Täter bislang unbekannt, aber Vorwürfe gegen die Opfer

Im gleichen Krankenhaus befanden sich zu diesem Zeitpunkt noch zwei Mitarbeiter der polnischen Botschaft. Sie waren unweit der polnischen Botschaft am Sonntag und am Mittwoch Opfer ähnlicher Prügelüberfalle geworden. Die Täter konnten bislang nicht ermittelt werden, doch verfügt die Moskauer Polizei inzwischen über Personenbeschreibungen.

Nach Aussage der polnischen Botschaft waren das Äußere der Täter und der Ablauf in allen drei Fällen ähnlich. Die Moskauer Staatsanwaltschaft zögert jedoch noch, das Ermittlungsverfahren im Falle der Botschaftsmitarbeiter mit demjenigen in Sachen Reczka zusammenzulegen. Dafür gebe es noch nicht genügend Anhaltspunkte.

Ein Polizeisprecher beklagte zudem, dass zwischen den Überfällen und der Benachrichtigung der Polizei in allen Fällen zuviel Zeit verstrichen sei. Auch hätten die polnischen Diplomaten die Ermittlungen verzögert, weil sie mehrere Tage nicht für Vernehmungen zur Verfügung gestanden hätten. Reczka wies diesen Vorwurf zurück: Er habe trotz seines angeschlagenen Zustands noch am gleichen Abend „zwei oder drei Stunden“ mit den Beamten gesprochen.

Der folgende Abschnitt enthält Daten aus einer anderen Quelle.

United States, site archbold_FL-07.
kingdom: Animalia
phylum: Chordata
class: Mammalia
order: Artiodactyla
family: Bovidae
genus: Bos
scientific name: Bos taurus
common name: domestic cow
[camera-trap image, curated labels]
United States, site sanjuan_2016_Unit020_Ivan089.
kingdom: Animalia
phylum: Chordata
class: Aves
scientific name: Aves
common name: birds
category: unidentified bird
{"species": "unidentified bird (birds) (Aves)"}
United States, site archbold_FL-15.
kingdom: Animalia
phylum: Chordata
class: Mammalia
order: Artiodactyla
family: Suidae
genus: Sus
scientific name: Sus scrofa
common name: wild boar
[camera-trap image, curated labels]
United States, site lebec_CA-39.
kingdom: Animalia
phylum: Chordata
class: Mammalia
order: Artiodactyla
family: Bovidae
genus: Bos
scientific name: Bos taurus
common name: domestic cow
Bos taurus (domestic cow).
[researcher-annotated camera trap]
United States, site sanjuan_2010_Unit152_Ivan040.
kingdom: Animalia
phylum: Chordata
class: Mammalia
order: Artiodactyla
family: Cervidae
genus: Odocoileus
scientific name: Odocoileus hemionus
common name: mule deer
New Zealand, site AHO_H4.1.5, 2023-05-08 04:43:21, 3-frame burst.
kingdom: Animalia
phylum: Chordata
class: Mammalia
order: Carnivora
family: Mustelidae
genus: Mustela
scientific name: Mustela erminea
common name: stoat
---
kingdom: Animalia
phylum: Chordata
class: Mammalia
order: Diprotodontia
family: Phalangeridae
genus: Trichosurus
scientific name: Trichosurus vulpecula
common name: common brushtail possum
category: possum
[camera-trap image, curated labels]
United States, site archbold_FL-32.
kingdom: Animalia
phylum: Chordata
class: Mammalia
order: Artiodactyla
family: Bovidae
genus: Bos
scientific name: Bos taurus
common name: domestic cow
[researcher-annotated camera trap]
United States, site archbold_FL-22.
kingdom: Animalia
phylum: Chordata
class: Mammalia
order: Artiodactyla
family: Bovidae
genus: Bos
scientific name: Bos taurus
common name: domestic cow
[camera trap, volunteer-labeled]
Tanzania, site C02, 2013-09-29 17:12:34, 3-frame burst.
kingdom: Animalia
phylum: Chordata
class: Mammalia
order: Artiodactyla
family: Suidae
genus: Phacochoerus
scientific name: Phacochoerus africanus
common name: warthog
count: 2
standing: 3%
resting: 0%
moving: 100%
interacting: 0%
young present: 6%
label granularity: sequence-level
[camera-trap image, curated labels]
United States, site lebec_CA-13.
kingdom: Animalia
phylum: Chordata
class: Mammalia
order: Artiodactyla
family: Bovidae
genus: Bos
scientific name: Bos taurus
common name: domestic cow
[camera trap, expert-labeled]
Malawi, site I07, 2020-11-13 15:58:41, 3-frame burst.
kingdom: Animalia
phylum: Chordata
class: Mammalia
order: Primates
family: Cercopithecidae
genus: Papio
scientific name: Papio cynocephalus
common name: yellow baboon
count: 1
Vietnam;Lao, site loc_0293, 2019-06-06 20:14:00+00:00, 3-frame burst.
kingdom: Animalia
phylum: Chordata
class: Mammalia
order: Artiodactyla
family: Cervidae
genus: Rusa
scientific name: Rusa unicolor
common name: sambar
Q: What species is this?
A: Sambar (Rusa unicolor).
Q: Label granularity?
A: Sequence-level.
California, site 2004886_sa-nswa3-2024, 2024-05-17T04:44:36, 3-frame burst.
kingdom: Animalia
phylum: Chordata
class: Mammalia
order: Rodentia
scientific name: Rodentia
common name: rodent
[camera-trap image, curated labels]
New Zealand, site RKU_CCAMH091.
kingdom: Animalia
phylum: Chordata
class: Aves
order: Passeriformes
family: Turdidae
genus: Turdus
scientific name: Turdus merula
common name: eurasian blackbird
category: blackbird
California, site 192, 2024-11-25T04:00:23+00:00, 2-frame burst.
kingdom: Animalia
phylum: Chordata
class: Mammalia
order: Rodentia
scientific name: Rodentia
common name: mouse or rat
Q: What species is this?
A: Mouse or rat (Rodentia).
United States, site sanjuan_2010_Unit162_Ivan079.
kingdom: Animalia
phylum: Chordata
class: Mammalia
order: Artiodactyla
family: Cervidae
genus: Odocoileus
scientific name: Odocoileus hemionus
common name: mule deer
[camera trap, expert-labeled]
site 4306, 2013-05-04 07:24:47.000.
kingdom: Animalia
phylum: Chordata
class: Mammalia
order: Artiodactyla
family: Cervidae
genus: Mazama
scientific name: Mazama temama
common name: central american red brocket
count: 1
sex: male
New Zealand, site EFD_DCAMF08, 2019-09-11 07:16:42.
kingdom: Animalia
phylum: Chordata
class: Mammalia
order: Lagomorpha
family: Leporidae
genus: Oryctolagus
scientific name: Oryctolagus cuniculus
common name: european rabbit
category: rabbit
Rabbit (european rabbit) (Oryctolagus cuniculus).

Kwasniewski beschwert sich bei Putin

Der polnische Präsident Alexander Kwasniewski reagierte umgehend. In einem Schreiben an Wladimir Putin forderte er die russiche Führung auf, alles zur Auffindung und Bestrafung der Organisatoren und der unmitelbaren Täter zu unternehmen. Die Überfälle „schaffen ein Klima der Anspannung in den polnisch-russischen Beziehungen und führen zu einer unerwünschten Eskalation der Feindseligkeit“. Kwasniewski forderte Russland auf, alles für die Sicherheit polnischer Bürger zu tun, die sich in Russland aufhalten.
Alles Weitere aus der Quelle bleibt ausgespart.